У одного из родственников он попросил полушубок, другой дал ему шапку. Здесь же, на территории, было несколько местных скотников. Один из них незаметно передал отцу вилы. И он начал не спеша протискиваться к выходу, смешался с толпой. Десять, двадцать, тридцать шагов в сторону от гибели. Ожидание, казалось, неминуемых выстрелов в спину. Чувствовал, как седеют волосы... ...
Несколько часов он просидел в соломе на чердаке какого-то крестьянского двора. Потом - двадцать километров через заснеженные поля к родному селу, где в таком же нечеловеческом напряжении его ждали... Ждали в доме, который был одним из немногих, где не стояли немцы.
Приведу еще один трагический эпизод из рассказа матери:
- Не дай Бог никому такое пережить. Там, в Михайловке, твоему дедушке от увиденного стало плохо. Как вернулись в Казинку – слег. Не верил, что вернется его зять, в живых останется, а когда Михаил появился в хате, паралич тут же его разбил, на другой день его не стало....
Было моему деду, Ивану Ивановичу Губареву, всего пятьдесят один... Умирая, он попросил:
- Внучка мне... подержать...
А самые последние слова были такими:
- Корову зарежьте, кормить... Завтра наши придут...
Похоронили его 19 января 1943 года, а на следующий день в село вошли советские войска.
О встрече с командиром части, штаб которой разместился на той же улице, где жила наша семья, отец рассказывал так:
- Я увидел офицера, мало чем отличавшегося от меня. Усталое, землистого цвета лицо. Видно было, что этот человек не спал несколько ночей. Я коротко рассказал, как попал в плен, как бежал, как оказался здесь, в родном селе.
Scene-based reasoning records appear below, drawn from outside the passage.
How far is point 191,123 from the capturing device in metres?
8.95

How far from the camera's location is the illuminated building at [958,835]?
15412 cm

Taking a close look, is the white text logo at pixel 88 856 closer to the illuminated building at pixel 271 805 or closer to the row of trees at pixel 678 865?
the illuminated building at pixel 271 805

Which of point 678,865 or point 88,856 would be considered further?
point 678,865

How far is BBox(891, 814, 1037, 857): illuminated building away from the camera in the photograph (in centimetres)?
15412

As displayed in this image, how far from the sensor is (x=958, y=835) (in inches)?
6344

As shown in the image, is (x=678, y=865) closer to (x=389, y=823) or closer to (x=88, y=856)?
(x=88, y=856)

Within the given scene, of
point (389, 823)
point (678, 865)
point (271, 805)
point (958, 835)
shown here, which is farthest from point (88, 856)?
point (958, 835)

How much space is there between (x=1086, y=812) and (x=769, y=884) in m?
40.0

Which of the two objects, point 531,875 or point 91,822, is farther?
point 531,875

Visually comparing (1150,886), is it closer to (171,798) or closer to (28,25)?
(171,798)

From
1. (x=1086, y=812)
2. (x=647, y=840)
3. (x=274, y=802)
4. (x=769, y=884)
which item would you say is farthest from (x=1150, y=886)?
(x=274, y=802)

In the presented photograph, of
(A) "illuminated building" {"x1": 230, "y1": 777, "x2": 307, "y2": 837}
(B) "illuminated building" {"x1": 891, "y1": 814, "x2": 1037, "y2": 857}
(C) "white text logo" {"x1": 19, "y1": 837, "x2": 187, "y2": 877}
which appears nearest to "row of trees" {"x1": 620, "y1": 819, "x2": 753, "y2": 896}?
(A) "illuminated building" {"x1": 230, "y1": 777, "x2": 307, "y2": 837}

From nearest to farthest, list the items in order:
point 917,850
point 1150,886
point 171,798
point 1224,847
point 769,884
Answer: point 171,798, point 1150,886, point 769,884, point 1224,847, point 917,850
Я знал, что меня ждет, но... Капитан расстегнул кобуру, достал пистолет:
- Стреляйся, лейтенант, хоть лежать будешь в своей земле.
- Умереть я всегда успею.
Что потом? Известно что: «тройка», штрафбат, передовая, ранение, «реабилитация» и снова ранение. На этот раз тяжелое, в голову. Госпиталь и опять фронт.
Как я теперь жалею, что не записал рассказы отца о войне! Мысль такая была, когда, учась в старших классах, почувствовал тягу к перу, и позднее, когда стал писать и печататься, но срабатывало предательски детское: «А что записывать, ничего-то он героического не совершал...».
С огромным опозданием пришло понимание того, какой великий смысл заложен во фразе: «Каждый прожитый на войне день - подвиг».
Надо сказать, что память у отца была отличная. И через сорок лет он называл десятки имен, вспоминал фамилии друзей, командиров, названия тех мест, через которые пролегали его фронтовые дороги от родного Ставрополья до самой Праги. Нет, уже не восстановишь путь трагический и победный одного из миллионов тех, кто защищал нашу землю.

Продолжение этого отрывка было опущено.